Today, in one such instance, a commercial for a $50 U.S. gold coin was aired. It claimed to be the highest-value U.S. coin ever produced, which I later found out was not quite true. What struck me was not the amazing opportunity that lay at my hands (which were clearly too occupied with brick-breaking), but the line that came on at the end of the ad, telling me that I should buy the coin so as to "avoid disappointment and future regret."
I figured one of two things must have just happened:
1) I imagined what I just heard.
2) "Avoid disappointment and future regret" is a (cumbersome) turn of phrase I had never heard before.
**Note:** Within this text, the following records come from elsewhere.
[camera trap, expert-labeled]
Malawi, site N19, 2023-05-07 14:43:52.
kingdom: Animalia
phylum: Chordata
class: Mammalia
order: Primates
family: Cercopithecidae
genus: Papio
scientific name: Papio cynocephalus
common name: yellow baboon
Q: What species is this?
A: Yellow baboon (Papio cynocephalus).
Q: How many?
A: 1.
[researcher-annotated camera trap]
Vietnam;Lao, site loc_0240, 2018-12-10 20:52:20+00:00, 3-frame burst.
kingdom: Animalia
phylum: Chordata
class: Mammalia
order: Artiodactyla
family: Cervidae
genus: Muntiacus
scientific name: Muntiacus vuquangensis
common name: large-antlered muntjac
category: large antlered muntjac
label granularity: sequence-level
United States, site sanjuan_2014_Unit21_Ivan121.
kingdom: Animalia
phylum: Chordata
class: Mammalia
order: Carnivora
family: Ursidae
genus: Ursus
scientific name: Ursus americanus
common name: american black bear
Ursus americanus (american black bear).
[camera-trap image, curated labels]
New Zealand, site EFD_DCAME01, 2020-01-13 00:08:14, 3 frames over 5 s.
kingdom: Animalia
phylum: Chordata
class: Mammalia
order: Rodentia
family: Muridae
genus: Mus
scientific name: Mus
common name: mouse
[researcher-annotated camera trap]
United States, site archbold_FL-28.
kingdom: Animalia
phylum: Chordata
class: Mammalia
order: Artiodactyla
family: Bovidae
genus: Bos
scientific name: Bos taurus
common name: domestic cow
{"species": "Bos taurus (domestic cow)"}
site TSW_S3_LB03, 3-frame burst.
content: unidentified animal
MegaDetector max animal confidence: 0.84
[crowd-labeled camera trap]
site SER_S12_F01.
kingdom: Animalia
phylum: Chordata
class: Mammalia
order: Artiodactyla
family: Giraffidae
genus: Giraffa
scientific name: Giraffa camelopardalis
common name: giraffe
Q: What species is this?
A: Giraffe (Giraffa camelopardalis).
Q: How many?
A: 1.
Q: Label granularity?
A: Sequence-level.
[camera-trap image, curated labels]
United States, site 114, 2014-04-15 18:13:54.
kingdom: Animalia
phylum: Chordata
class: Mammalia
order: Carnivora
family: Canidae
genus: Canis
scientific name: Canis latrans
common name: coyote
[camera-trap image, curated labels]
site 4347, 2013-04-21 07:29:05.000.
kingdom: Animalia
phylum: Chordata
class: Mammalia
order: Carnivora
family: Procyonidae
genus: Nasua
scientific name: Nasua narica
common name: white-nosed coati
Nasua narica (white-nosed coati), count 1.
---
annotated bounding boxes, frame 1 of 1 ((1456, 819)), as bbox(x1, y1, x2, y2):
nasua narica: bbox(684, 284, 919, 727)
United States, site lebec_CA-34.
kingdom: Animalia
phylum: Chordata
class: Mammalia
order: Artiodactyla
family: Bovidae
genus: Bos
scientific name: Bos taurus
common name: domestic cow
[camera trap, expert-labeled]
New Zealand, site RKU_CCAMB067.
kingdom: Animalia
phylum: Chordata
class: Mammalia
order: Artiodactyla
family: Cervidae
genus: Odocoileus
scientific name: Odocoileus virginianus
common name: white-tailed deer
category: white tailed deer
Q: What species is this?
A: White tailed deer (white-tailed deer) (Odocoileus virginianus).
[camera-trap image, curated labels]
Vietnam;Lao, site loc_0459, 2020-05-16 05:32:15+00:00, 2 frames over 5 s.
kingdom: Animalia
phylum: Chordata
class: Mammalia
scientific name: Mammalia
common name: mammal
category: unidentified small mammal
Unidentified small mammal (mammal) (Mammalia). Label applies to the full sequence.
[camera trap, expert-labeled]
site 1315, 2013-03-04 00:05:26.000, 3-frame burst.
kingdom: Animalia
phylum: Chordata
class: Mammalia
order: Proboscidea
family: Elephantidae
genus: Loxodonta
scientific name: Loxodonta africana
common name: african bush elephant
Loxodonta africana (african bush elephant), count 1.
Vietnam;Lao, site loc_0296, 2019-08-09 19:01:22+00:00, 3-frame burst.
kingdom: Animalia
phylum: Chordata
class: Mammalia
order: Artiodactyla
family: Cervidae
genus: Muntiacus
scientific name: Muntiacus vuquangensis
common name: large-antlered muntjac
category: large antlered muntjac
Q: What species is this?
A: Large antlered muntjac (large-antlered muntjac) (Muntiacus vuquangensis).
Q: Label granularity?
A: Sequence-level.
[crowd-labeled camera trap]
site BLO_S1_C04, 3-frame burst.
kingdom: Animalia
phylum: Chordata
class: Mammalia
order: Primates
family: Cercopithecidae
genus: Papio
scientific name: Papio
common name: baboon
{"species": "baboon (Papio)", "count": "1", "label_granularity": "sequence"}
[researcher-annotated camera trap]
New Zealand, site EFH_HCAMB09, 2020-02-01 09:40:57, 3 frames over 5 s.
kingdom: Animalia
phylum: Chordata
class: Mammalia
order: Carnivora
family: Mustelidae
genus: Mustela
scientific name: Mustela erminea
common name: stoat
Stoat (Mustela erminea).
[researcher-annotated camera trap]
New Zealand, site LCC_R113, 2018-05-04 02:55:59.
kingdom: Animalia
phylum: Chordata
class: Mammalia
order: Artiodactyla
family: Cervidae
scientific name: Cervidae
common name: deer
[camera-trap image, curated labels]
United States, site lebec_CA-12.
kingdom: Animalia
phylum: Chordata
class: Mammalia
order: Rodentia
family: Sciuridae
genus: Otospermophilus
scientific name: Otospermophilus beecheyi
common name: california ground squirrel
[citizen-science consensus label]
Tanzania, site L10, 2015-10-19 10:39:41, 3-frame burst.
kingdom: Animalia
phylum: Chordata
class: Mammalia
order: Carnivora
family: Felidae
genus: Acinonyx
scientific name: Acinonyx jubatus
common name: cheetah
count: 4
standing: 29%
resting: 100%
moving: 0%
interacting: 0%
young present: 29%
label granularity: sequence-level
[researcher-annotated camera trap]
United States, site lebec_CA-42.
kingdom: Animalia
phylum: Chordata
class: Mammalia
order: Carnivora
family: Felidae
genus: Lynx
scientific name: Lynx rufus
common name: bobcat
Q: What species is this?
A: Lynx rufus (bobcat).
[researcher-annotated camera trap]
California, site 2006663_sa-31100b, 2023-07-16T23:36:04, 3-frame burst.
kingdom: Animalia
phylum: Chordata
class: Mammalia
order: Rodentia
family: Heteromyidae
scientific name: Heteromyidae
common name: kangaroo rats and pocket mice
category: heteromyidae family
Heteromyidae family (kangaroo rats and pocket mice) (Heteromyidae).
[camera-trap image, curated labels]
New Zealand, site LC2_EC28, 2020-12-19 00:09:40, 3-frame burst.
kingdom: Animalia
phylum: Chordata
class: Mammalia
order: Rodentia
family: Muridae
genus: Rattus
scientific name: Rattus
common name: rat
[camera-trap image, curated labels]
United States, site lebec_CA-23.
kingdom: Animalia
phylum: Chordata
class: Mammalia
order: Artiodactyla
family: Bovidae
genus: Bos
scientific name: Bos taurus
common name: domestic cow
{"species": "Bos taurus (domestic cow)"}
I did a little Google search to find out whether or not the phrase was used in regular discourse, or even irregular discourse. As it turns out, the only use of those five words strung together as such is in reference to that ad and others like it by the National Collector's Mint.
The National Collector's Mint, BTW, isn't a mint in the U.S., but a collection of mints in third world countries which also use "dollar" currencies. The NCM then prints up coins identical to historical U.S. mints and acts as if they're selling you a $50 coin for 50 U.S. dollars, when it's really 50 Liberian dollars, or about 78 cents American. It kind of makes me question why the play money I had as a kid, which must have been printed on loose leaf with a portrait of Alf written on the front, had to have the words "NOT LEGAL TENDER" written across it. Kind of killed the fun.
But I digress.
I really like that little sales push. I figure any sort of replica vintage coin scam company must have some sort of a sense of humor, and I like to think that "avoid disappointment and future regret" is at least a little bit ironic.
Merry Christmas and I hope no one in the world gets a fucking National Collector's Mint coin this year.